** begin SOURCE **
Looking at Cisco's board, I noticed that Dick Kovacevich, the retired CEO of Wells Fargo is a director. Dick made an extremely challenging "merger of equals" work through regulatory, economic, operational, cultural and management challenges.  Wells Fargo was, and is, a bank that had consistently made large investments in technology.  Having the perspective of a financial services buyer on the board is extremely valuable; plus, I know from seeing him operate on the board of one my employers that he is a man of integrity with a strong sense of duty and loyalty to his shareholder constituency.  There are other strong directors who know tech from a different angle, like Marc Benioff and Arun Sarin who provided innovative software and hardware to customers.

Thinking about the "big data" opportunity, it isn't clear that any of the Four is building an insurmountable lead, because the nature of the opportunity, like every market, will have layers and segments which will require different business models and capabilities.  On the high end, for users like the U.S. government and its agencies, and for big university research systems, IBM and Cray Research have established positions and they compete with NEC, Hitachi, and other competitors.  Companies like HP and Dell who want to pursue this opportunity will come into it by building inexpensive high performance computing machines from commodity parts, thus analysts say undercutting margins for products like IBM's Watson and Cray's XC30-Cascade.  I doubt that the buyers will look at their decisions in this simplistic way, but we'll have to wait, see and learn.

HP went and bet the farm on buying an analytic engine through Autonomy.  This may or may not be enough, but they recklessly overpaid. Cisco, meanwhile, is really making a big run at network security and this opportunity can probably be more financially rewarding, faster than the big data opportunity.
** end SOURCE **
** begin DATA EXCERPTS **
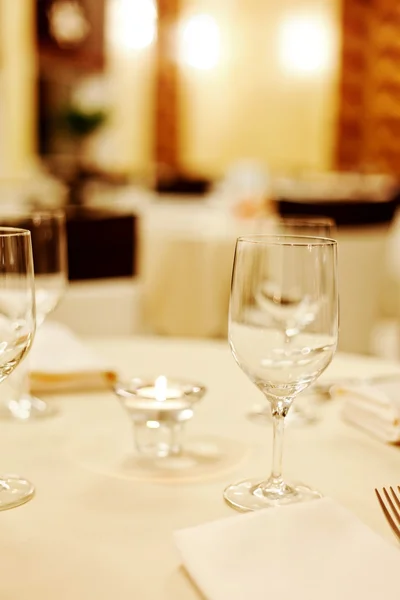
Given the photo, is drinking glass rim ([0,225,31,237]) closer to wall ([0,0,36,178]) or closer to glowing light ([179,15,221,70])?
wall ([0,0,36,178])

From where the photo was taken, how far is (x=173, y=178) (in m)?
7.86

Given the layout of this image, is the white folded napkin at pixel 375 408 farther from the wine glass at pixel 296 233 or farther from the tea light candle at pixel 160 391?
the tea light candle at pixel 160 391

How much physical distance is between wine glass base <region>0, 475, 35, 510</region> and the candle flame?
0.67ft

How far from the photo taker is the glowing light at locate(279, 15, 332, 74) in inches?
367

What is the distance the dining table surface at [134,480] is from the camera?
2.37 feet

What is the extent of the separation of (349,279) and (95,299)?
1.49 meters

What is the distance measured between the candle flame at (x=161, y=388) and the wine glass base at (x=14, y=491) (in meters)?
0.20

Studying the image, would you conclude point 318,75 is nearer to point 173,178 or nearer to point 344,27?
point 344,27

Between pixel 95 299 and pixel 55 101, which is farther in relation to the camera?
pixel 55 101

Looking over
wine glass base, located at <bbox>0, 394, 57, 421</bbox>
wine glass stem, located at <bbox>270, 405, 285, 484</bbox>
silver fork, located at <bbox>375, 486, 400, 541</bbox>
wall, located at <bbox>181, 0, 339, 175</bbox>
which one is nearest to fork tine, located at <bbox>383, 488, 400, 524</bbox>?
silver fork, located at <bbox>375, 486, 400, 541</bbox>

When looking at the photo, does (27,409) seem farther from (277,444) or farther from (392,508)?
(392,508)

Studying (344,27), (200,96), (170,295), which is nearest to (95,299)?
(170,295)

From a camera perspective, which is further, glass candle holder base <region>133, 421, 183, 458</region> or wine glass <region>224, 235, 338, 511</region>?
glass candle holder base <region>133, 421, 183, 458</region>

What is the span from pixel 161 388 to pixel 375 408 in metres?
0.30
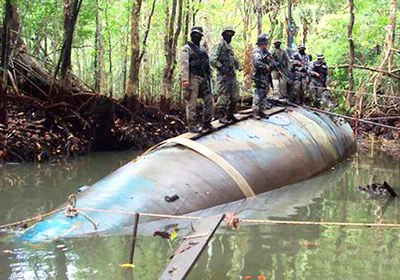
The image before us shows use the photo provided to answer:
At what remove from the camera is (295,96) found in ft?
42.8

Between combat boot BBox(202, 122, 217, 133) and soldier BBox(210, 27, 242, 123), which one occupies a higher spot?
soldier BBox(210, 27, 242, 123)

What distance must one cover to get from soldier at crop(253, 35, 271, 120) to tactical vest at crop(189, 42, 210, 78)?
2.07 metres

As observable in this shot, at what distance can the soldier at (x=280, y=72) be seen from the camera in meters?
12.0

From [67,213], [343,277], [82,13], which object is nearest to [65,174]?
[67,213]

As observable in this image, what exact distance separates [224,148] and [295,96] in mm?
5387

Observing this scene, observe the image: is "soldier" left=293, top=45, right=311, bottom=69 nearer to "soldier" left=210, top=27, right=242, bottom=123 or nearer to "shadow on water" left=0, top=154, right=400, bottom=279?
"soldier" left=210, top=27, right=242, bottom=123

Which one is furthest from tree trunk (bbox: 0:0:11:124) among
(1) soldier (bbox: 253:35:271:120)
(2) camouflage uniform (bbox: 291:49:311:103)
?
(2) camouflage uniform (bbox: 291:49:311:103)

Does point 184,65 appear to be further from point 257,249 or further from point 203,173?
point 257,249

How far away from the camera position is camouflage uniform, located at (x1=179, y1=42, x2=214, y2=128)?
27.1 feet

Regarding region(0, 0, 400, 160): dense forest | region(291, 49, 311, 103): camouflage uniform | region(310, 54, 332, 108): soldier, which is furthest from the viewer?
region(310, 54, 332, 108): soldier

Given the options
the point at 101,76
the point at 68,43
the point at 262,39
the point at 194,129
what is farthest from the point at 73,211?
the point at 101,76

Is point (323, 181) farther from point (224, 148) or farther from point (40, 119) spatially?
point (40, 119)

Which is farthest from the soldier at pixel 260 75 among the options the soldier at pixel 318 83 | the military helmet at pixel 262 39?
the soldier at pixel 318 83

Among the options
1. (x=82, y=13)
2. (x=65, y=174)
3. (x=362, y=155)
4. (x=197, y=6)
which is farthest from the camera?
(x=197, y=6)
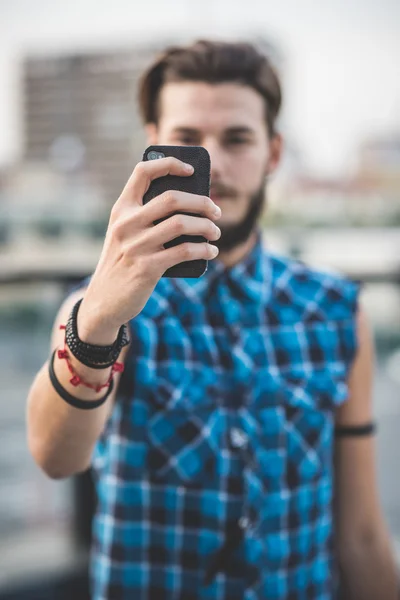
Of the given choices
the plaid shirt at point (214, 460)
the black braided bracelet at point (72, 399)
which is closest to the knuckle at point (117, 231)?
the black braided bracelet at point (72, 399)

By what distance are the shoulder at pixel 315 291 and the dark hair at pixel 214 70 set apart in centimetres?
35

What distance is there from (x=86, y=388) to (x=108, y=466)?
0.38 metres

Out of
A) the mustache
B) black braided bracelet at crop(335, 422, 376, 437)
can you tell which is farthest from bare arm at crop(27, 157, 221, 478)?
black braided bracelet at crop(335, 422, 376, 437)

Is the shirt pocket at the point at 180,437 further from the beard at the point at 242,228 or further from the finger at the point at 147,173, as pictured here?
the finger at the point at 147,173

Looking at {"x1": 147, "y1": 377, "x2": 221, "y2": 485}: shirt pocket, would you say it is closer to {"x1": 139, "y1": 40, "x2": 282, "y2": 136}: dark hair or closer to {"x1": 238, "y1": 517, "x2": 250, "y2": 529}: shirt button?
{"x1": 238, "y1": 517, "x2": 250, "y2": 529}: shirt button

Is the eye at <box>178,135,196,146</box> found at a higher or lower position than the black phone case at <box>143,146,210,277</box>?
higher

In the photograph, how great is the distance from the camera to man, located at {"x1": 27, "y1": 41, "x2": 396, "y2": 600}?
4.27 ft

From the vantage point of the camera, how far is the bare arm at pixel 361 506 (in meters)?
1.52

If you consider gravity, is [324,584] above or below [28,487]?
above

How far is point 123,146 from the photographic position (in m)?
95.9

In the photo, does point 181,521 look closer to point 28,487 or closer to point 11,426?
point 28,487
** end DATA EXCERPTS **
→ EXERCISE TASK A
Please quote the part of the tech industry commentary that opens with the words containing "Looking at Cisco's" and closes with "hardware to customers.".
→ EXERCISE TASK B
In one to three sentences, explain why the tech industry commentary says it isn't clear that any of the Four is building an insurmountable lead in big data.
→ EXERCISE TASK C
Proceed with the tech industry commentary, picking up right after its final sentence.

→ EXERCISE OUTPUT A
Looking at Cisco's board, I noticed that Dick Kovacevich, the retired CEO of Wells Fargo is a director. Dick made an extremely challenging "merger of equals" work through regulatory, economic, operational, cultural and management challenges.  Wells Fargo was, and is, a bank that had consistently made large investments in technology.  Having the perspective of a financial services buyer on the board is extremely valuable; plus, I know from seeing him operate on the board of one my employers that he is a man of integrity with a strong sense of duty and loyalty to his shareholder constituency.  There are other strong directors who know tech from a different angle, like Marc Benioff and Arun Sarin who provided innovative software and hardware to customers.

→ EXERCISE OUTPUT B
It isn't clear because the big data opportunity, like every market, will have layers and segments. Those layers and segments will require different business models and capabilities.

→ EXERCISE OUTPUT C
Finally, IT buyers are not like Wal-Mart buying shampoo.  The CIO reports to someone who can put her out of a job for a catastrophic failure or a loss of confidential personal or financial data that invites regulatory bodies in for fines and civil lawsuits.  CIOs like meeting their peers and talking about they have recently implemented the 'next big thing.' I have lived through millions being wasted on business intelligence software, digital dashboards for real-time analytics, and data centers with robotic arms to swap data cartridges for IBM and Hitachi mainframes.  None of those CIOs pinched pennies.

Here is an example from a real life customer which is implementing a very large scale super computer project in Japan.  The Railway Technical Research Institute is dealing with a train system that is the transportation backbone for the country, where an unanticipated seismic event affecting bullet trains with several hundred passengers would be catastrophic.  In this case, a provider who could provide experience and a tightly integrated system capable of handling thousands of processors and a tested analytical engine got the bid.  The market for high performance computing and big data will definitely have segments in which many players can participate.



 




Wednesday, November 13, 2013

Cisco: The Fourth Horseman Reports First Quarter 2014

In Cisco's current 10-K, we note that for the period 7/2008-7/2013, an indexed investment returned an average annual return of 7.4%, trailing both the Standard and Poors Technology Index (up 18% p.a.) and the Standard and Poors Index (up 16.5%) by a wide margin.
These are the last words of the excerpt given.